EXERCISE
Each line from the one that includes "October 2023" to the last line of the data below should be set down exactly; no other lines are wanted.

INFORMATION SHOWN

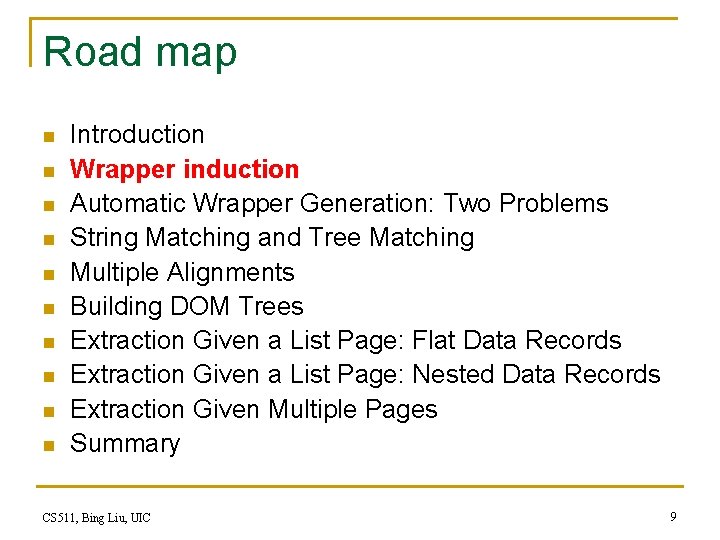 Road map

- Introduction
- Wrapper induction
- Automatic Wrapper Generation: Two Problems
- String Matching and Tree Matching
- Multiple Alignments
- Building DOM Trees
- Extraction Given a List Page: Flat Data Records
- Extraction Given a List Page: Nested Data Records
- Extraction Given Multiple Pages
- Summary

CS511, Bing Liu, UIC

9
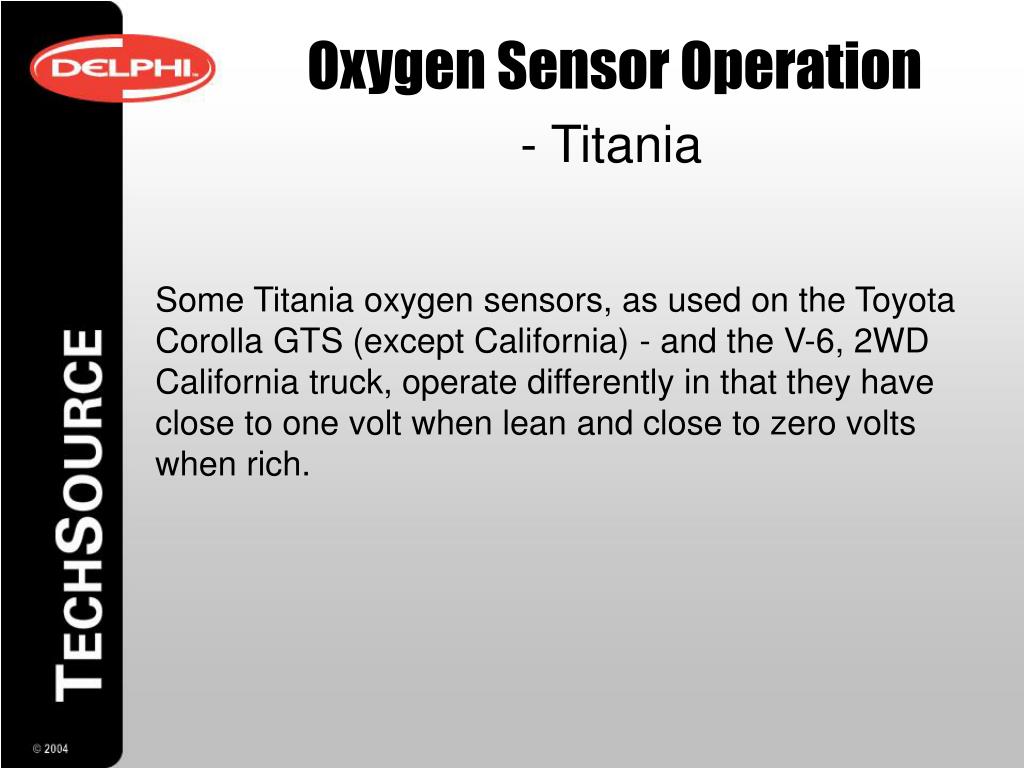 DELPHI

Oxygen Sensor Operation

- Titania

Some Titania oxygen sensors, as used on the Toyota Corolla GTS (except California) - and the V-6, 2WD California truck, operate differently in that they have close to one volt when lean and close to zero volts when rich.

TECHSOURCE

© 2004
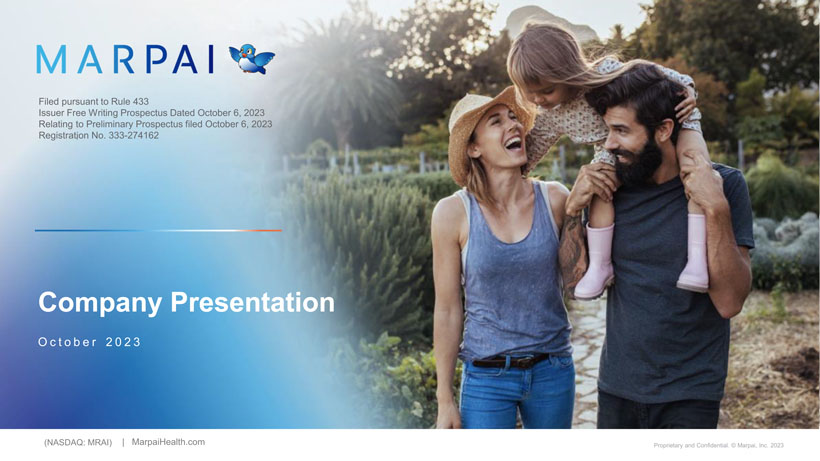 MARPAI

Filed pursuant to Rule 433
Issuer Free Writing Prospectus Dated October 6, 2023
Relating to Preliminary Prospectus filed October 6, 2023
Registration No. 333-274162

Company Presentation

October 2023

(NASDAQ: MRAI) | MarpaiHealth.com

Proprietary and Confidential. © Marpai, Inc. 2023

TASK SOLUTION
October 2023

(NASDAQ: MRAI) | MarpaiHealth.com

Proprietary and Confidential. © Marpai, Inc. 2023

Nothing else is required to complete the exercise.